Most people will have seen headlines about hospitals being rated "inadequate" by the Care Quality Commission after an inspection, and put into "special measures". It often results in changes in senior leadership, and even to takeovers by other, better performing hospitals. But how do we know that these very important judgements and ratings are right? Our research into the inspection process shows that while teams of inspectors may often agree about their assessments, there can also be uncertainty and disagreement. The good news is that there are things that regulators can do to improve reliability and maintain the confidence of service providers and the public.
Reliability is important
Inspections of services are a key part of most systems of regulation. They provide independent assurance that services are safe and meet basic quality standards. Inspection reports and published ratings can also help service users to make informed choices about which service to use. Inspections are a big deal for service providers. A poor rating can result in a service being closed down, or whole teams of senior managers being replaced. It can adversely affect staff morale and recruitment. And if inspections fail to identify poor practice, service users will suffer.

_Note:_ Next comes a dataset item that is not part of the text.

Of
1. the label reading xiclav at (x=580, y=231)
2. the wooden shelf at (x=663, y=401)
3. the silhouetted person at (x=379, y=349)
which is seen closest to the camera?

With such high stakes, it is crucial that the assessments inspectors make are reliable. Furthermore, if stakeholders do not trust assessments of performance, then the credibility of the whole system of regulation could be undermined. The Care Quality Commission (CQC), which regulates health and social care services, has radically changed its inspection regime in recent years, after being criticised in the wake of the Francis Inquiry into failings in care at Mid Staffordshire NHS Foundation Trust between 2005-2009. CQC commissioned researchers from Alliance Manchester Business School and The King’s Fund to evaluate its new regulatory model for acute hospitals.
How we assessed reliability
As part of the evaluation we investigated the extent to which different inspectors might agree in their assessments of services. We provided short descriptions of aspects of service provision to inspection team members who had inspected hospitals during late 2013 and early 2014, when CQC was piloting its new approach. The descriptions included:
“Managers are developing a plan to address bullying following concerns reported in the national annual staff survey”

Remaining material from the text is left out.